For the past two years, the Wicklow woman, who runs with Sli Cualann Athletics Club, has been helping people to promote their health and fitness through exercise as she says it is vital for positive mental health.
And not only does she spend her time running and keeping in shape for the next Dublin Marathon, but she also engages in other physical activities including rowing with Arklow Rowing Club, which saw her rowing with an all-female team to Wales.
She also came up with the idea of running the entire coast of Ireland from one RNLI station to the next in order to raise funds – and raised over €70,000 for the RNLI.
“Running marathons is not for everyone but almost anyone could get it done,” she insists. “Over the years I have helped hundreds of people get to the start line and more importantly get over the finish line, so it can be done. But if people are thinking of running a marathon purely in terms of general fitness, then in my opinion a 5k or 10k run or up to 10 miles or a half marathon would probably be better as it takes less hours of training and commitment.”
Exercising in the fresh air is one of the few activities we have been able to keep doing for the almost two years since lockdowns were introduced. But even someone as fit and determined as Mary is not immune to becoming unwell and although she didn’t get tested, she believes she had Covid-19 at the beginning of the pandemic.
However, she didn’t let that stop her and although it took a long time for her to recover, she made sure to take part in the Dublin Marathon, albeit in an unusual fashion – and within the government-mandated 5k radius from her home.

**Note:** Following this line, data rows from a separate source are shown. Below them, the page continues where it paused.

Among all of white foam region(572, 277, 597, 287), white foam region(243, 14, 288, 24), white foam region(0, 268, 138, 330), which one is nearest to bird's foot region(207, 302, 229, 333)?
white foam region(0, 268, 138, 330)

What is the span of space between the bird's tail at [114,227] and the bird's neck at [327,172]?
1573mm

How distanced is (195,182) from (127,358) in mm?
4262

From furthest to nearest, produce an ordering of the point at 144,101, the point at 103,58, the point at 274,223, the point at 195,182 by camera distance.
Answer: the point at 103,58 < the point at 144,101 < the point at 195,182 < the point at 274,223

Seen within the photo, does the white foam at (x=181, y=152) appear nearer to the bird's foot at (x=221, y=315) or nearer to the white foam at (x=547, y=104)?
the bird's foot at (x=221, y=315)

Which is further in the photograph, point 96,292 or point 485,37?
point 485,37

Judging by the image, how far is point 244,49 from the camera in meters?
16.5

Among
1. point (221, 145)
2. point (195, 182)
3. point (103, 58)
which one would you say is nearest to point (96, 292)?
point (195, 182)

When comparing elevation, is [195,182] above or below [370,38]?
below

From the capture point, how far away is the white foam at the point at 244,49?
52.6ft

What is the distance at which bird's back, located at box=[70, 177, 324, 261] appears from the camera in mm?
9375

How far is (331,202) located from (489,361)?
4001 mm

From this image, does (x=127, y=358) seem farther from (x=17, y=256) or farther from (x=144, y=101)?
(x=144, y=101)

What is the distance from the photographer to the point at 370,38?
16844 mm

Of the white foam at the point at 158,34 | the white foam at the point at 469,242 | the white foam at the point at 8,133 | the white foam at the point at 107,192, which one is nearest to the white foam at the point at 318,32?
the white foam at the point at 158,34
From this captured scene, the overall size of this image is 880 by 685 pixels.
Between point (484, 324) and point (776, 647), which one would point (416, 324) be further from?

“Early last year, I found it really difficult to run as my breathing was very bad and I spent about a month or so only being able to walk and was falling asleep every time I sat down,” she says. “But, despite this, I kept just trying and eventually I could run a very slow 5k and made the decision to do the Marathon virtually – and on the day itself (October 2020), I ran it on my own, leaving the house at 7am with a small rucksack containing two mobile phones and one watch.
“Getting through it took lots of imagination as I was obviously missing the super support of the Dublin crowds. But when I finished my 26.2 miles at the local branch of Tesco, a few running buddies turned up to cheer me on at the finish line.”
Mary ran the Dublin Marathon in Kildare (again, due to restrictions) a few months ago – and has no intention of hanging up her trainers any time soon.
“I was put on inhalers by the GP (after the episode in March 2020) and the impact of running for over 50 years has taken its toll on my body,” she admits. “But running is a way of life for me and like life itself, it is sometimes very hard, but it is also sometimes full of joy. I have met lifelong friends through sport and have travelled all over the world, always paying my own way and always enjoying the simple amateur athlete life.
“So when the Dublin Marathon comes around again, whether in real life or virtually and I am lucky enough to still be healthy, I will trot around it again.”